━━ Material for the task
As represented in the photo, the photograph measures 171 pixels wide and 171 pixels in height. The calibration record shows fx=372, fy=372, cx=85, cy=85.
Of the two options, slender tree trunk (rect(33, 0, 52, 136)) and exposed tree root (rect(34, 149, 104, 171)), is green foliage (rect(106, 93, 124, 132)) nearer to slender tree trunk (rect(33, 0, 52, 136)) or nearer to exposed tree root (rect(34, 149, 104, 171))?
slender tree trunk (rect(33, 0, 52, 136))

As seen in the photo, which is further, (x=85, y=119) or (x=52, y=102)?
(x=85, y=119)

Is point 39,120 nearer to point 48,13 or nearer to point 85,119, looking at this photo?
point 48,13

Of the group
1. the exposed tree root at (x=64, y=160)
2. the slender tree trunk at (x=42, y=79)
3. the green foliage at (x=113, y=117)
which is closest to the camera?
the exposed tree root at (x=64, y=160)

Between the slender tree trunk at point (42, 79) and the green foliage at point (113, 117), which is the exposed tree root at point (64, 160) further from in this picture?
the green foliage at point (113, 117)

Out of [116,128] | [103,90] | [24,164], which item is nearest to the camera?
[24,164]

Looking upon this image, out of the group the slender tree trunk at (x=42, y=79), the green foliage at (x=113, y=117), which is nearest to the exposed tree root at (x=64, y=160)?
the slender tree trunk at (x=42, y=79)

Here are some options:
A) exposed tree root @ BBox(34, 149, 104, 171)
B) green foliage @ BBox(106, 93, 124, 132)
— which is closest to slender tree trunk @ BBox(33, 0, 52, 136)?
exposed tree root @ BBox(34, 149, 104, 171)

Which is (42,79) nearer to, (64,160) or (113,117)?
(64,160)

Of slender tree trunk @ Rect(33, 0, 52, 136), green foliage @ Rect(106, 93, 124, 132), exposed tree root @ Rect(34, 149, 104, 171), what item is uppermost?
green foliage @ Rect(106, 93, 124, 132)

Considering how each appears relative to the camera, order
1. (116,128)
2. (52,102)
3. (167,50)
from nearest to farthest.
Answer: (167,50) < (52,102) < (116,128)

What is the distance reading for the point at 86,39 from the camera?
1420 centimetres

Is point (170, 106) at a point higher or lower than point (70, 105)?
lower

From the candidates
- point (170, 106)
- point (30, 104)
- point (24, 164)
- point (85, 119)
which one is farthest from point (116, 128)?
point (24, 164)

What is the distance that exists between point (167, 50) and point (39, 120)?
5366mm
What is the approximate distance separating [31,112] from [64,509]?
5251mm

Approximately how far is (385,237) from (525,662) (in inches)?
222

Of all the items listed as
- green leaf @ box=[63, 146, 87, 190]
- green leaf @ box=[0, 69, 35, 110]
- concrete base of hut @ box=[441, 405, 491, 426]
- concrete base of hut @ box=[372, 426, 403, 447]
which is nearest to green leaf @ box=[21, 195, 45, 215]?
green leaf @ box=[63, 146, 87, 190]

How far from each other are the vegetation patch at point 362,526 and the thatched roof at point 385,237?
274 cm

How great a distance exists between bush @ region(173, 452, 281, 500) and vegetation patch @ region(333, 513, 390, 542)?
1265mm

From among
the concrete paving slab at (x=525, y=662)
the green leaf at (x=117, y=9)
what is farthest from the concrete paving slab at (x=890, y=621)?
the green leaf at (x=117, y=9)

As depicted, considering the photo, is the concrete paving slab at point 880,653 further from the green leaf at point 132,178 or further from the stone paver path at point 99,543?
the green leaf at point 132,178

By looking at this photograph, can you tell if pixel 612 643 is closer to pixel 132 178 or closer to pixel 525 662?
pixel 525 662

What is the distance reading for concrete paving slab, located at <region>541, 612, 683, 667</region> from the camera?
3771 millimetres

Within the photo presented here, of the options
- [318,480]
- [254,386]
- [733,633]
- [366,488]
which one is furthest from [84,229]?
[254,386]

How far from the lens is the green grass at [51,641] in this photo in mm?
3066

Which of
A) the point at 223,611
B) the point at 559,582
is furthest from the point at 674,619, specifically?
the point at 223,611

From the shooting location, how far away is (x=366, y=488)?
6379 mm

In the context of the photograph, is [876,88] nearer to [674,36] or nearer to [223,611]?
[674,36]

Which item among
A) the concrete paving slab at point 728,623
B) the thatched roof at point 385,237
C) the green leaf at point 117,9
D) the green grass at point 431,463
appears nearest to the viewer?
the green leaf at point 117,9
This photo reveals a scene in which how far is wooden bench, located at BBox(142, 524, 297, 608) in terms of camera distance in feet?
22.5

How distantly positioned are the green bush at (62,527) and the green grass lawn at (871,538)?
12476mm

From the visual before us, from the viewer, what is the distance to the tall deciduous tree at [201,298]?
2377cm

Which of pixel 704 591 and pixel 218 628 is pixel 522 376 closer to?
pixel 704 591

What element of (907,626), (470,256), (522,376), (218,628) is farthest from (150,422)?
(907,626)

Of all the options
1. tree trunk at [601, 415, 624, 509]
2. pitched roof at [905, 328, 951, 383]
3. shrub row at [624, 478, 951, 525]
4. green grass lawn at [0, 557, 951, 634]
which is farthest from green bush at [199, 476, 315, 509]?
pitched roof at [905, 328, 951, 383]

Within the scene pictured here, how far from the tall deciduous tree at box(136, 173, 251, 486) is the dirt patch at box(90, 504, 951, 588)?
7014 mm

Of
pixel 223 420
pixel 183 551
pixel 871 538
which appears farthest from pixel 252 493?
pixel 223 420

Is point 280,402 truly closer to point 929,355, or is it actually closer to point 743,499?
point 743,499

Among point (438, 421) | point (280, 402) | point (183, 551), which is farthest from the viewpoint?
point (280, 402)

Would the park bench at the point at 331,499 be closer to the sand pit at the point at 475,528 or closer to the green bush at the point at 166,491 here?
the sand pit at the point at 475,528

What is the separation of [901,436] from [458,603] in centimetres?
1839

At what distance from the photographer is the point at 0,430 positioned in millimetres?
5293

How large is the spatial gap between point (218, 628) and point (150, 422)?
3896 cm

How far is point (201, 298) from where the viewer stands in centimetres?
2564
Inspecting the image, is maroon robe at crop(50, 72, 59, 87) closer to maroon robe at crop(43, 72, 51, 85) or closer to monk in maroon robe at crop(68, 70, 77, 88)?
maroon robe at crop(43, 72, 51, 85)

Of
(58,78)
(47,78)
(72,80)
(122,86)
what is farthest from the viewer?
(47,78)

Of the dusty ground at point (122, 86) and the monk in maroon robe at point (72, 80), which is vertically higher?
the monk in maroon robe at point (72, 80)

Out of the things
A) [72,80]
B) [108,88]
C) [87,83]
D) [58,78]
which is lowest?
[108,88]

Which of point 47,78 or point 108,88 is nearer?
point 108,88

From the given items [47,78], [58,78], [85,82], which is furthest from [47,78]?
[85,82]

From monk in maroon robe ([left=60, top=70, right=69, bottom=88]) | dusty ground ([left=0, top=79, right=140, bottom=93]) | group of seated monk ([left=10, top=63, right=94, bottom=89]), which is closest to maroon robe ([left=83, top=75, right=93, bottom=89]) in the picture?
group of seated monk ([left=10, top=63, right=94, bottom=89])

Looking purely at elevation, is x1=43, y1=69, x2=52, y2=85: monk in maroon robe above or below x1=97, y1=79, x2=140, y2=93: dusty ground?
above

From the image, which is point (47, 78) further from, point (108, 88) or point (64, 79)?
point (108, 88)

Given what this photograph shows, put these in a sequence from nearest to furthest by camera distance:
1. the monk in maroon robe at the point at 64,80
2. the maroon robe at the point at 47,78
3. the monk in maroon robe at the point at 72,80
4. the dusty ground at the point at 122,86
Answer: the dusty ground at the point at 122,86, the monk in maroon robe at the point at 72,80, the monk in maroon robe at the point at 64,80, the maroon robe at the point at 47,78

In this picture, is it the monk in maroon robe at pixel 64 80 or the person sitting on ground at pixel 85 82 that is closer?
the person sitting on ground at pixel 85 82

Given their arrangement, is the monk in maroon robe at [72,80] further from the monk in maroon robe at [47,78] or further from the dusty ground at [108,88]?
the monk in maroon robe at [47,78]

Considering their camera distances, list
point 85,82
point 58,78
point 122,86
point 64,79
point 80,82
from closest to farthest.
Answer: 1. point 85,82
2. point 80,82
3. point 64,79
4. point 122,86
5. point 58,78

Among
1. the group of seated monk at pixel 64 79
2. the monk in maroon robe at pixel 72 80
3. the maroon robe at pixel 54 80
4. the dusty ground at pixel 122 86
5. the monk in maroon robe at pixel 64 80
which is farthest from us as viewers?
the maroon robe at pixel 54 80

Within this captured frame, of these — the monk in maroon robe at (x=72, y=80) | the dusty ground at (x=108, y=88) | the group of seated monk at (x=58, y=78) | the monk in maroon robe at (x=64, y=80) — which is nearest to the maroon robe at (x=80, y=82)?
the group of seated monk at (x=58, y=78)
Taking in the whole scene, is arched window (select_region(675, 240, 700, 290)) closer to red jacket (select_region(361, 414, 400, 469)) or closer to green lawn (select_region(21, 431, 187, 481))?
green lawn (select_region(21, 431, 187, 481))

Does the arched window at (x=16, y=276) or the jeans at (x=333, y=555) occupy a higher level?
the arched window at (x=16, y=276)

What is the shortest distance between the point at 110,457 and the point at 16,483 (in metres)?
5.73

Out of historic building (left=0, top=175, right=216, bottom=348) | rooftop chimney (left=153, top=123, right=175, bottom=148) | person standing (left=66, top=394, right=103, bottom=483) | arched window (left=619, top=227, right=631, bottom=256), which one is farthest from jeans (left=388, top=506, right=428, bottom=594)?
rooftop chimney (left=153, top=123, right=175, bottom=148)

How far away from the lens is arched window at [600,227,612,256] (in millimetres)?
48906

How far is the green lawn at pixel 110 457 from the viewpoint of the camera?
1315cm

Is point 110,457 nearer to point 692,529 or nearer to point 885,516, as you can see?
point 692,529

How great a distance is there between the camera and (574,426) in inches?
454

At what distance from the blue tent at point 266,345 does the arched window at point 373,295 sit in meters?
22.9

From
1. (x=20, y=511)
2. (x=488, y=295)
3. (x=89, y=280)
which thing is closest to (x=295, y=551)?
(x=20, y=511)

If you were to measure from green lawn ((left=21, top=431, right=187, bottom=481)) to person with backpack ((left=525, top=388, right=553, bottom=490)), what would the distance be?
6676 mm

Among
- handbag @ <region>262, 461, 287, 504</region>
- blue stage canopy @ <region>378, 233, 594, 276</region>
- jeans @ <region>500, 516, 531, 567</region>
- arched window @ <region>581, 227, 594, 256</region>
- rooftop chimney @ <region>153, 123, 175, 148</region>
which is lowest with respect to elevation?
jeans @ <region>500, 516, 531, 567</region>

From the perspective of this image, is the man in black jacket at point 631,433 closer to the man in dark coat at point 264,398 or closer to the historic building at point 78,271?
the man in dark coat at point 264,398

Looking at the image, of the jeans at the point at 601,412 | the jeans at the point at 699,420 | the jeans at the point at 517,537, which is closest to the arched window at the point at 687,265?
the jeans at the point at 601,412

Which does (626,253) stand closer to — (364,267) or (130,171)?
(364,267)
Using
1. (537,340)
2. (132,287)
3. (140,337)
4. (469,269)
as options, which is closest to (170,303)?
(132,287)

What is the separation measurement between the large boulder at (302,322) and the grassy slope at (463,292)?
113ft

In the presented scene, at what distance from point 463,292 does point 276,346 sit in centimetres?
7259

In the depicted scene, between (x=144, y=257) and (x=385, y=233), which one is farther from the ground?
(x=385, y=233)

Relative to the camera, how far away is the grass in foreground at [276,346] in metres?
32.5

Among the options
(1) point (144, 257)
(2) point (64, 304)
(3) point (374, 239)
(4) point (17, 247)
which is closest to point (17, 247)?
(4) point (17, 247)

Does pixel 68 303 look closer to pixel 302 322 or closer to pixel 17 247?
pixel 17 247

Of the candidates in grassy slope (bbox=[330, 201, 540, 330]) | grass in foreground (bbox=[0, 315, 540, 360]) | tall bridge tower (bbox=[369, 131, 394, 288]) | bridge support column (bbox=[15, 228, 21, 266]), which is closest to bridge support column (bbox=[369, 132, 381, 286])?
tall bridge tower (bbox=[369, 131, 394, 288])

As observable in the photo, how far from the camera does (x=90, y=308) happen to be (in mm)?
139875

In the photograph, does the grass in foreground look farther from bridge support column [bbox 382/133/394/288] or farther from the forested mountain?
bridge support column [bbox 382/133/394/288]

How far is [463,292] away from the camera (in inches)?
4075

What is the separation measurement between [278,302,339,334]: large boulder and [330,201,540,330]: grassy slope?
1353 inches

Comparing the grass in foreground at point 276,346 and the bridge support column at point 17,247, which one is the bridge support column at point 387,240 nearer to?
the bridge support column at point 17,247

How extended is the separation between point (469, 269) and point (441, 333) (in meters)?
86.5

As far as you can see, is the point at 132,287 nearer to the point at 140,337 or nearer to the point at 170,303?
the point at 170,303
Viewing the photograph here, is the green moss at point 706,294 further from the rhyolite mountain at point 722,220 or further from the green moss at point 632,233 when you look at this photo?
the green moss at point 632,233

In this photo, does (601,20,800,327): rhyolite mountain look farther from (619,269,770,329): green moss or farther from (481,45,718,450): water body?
━━━━
**Do this**
Output an exact copy of the lines beginning at the one that holds "How far is [463,292]" and running through the final line of the records.

**Expected answer**
How far is [463,292] away from the camera (in inches)?
4075

What is the separation measurement between [278,302,339,334]: large boulder and [330,201,540,330]: grassy slope?
1353 inches

Comparing the grass in foreground at point 276,346 and the bridge support column at point 17,247, which one is the bridge support column at point 387,240 nearer to?
the bridge support column at point 17,247

How extended is the separation between point (469, 269) and point (441, 333) (in meters)?
86.5

As far as you can see, is the point at 132,287 nearer to the point at 140,337 or nearer to the point at 170,303?
the point at 170,303
Viewing the photograph here, is the green moss at point 706,294 further from the rhyolite mountain at point 722,220 or further from the green moss at point 632,233 when you look at this photo?
the green moss at point 632,233

In this photo, does (601,20,800,327): rhyolite mountain look farther from (619,269,770,329): green moss or farther from (481,45,718,450): water body?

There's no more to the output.